» **Things to do**:
**1)** In the pet nat article, why did Australian marketers start calling Champagne-style fizz "methode traditionelle"? Answer in one to three sentences.
**2)** In the pet nat article, what type of seal closes the bottle of Lobo Bodicea Cider?
**3)** Continue the pet nat article from its last sentence, keeping the same voice.

» **Excerpted text**:
════════════════════

PETILLANT NATURELLE APPLES AND GRAPES


Two glorious traditional pet nats, 
one of them made from grapes
by PHILIP WHITE


Pet nat, eh? 

When the French insisted through international trade law that Australia cease using terms like 'methode Champenoise' our marketers decided to call fizz made after the recipe of the sparkling winemakers of the Champagne region 'methode traditionelle.' 

Most people meanwhile seemed happy to keep calling the stuff 'champers' or 'fizz' and got on with drinking it. 

When makers of the new fashion pre-industrial unfined and unfiltered styles of wine began to copy the recipe the French name 'petillant naturelle' they called it 'pet nat' from the start. 

What they meant was 'bottle-fermented', with naturally-formed CO2  bubbles trapped in the bottle, like Cooper's Ale. Cloudy, not often fine. 

Perhaps our most accomplished cider-maker, Warwick Billings, sent me a bottle of his new Lobo Bodicea cider, appropriately made in a champagne-style bottle with a crown seal. 

"Sparkling cider in bottles pre-dated champagne," he says in a note, "this is one more sweet pet nat in the current talk, but without some of the distractions." 

Lobo Bodicea Cider ($15 750ml.; 6% alcohol; crown seal) is what Warwick calls "a little less fiesty than anticipated," reflecting on how infernally tricky it is hoping the yeast and sugar you leave working together in your sealed bottle produce a product that doesn't explode but stays politely fizzy. 

The damn thing smells disarmingly of, you guessed it, apples. Live, bright, fresh apples of the ancient traditional cider types which all but vanished as everybody hit the drive-in fridge and slurped up the sweet low IQ stuff made from excess Granny Smiths and the other two or three droll types you get in the supermarket. 

Lenswood apple grower Michael Stafford with Lobo cider-maker Warwick Billings 

Warwick has worked long and hard with grower Michael Stafford to cultivate some of the ancient varieties long used in the cider groves of old England: the result gives a healthy gingery top edge to the bouquet; the lower tones are autumnal and mature. I recall apples Mum and Nan preserved in the Fowlers Vacola that smelled like this, back in the Gippsland mountains in the 'fifties. The sacks of them stored in our old wood grange smelled like this, as did a jar of them opened after about six month's maturation.

════════════════════

» **Entries**:
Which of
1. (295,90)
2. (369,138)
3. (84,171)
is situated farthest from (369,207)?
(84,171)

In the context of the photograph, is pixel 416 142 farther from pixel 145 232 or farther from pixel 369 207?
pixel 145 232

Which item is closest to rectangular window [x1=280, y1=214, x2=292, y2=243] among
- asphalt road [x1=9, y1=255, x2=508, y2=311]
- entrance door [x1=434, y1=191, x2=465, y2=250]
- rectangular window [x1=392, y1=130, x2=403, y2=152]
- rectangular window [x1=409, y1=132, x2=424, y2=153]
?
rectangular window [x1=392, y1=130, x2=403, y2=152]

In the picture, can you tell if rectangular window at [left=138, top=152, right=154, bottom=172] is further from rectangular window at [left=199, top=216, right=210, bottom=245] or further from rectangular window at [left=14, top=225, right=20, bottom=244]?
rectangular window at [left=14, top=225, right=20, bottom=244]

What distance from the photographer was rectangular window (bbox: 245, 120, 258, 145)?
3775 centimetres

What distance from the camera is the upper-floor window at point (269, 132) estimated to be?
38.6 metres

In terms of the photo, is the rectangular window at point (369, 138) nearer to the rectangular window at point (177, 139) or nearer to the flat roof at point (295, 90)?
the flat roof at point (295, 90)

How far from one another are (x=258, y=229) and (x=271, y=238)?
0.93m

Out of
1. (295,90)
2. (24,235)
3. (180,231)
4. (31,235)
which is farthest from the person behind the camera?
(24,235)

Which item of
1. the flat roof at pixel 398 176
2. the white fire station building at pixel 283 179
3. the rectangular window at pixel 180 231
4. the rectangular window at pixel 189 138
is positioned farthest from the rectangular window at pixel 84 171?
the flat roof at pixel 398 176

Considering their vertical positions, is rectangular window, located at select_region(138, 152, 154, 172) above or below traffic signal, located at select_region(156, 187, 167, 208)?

════════════════════

» **Answers given**:
**1)** The French used international trade law to insist that Australia stop using terms like "methode Champenoise." Marketers then chose "methode traditionelle" for fizz made by the Champagne region's recipe.

**2)** A crown seal.

**3)**
I want to pour fresh Jersey cream on it. 

The flavours are more modest than that character-filled aroma. More refined and tight. The sweetness has been well-managed to balance and fill the palate without overwhelming, so the cider finishes real neat and tidy and even dry-ish. And those bubbles are more lazy and caressing than feisty. 

"Following on from Christmas drinking," Warwick says of his homeland, "there is a solid tradition of post-Christmas wassailing in England, where the cider-makers and cider-lovers gather to celebrate and encourage a good harvest in the coming year: some cider-soaked toast in the branches of the trees, a bit of shotgun action to scare the bad spirits away, and some poetry and song." 

This is a real good drink, "bottled without sulphites, or anything else." Yum. 

Castagna Beechworth Pet-Nat Allegro 2017
($45; 12.5% alcohol; crown seal) 

"I made a pet nat," Julian Castagna giggled. 

Of course he did. From biodynamic Shiraz rosé. 

It smells like roses. Like nougat and turkish delight. Like maraschino cherries. Red currants. One little shave of curaçao peel.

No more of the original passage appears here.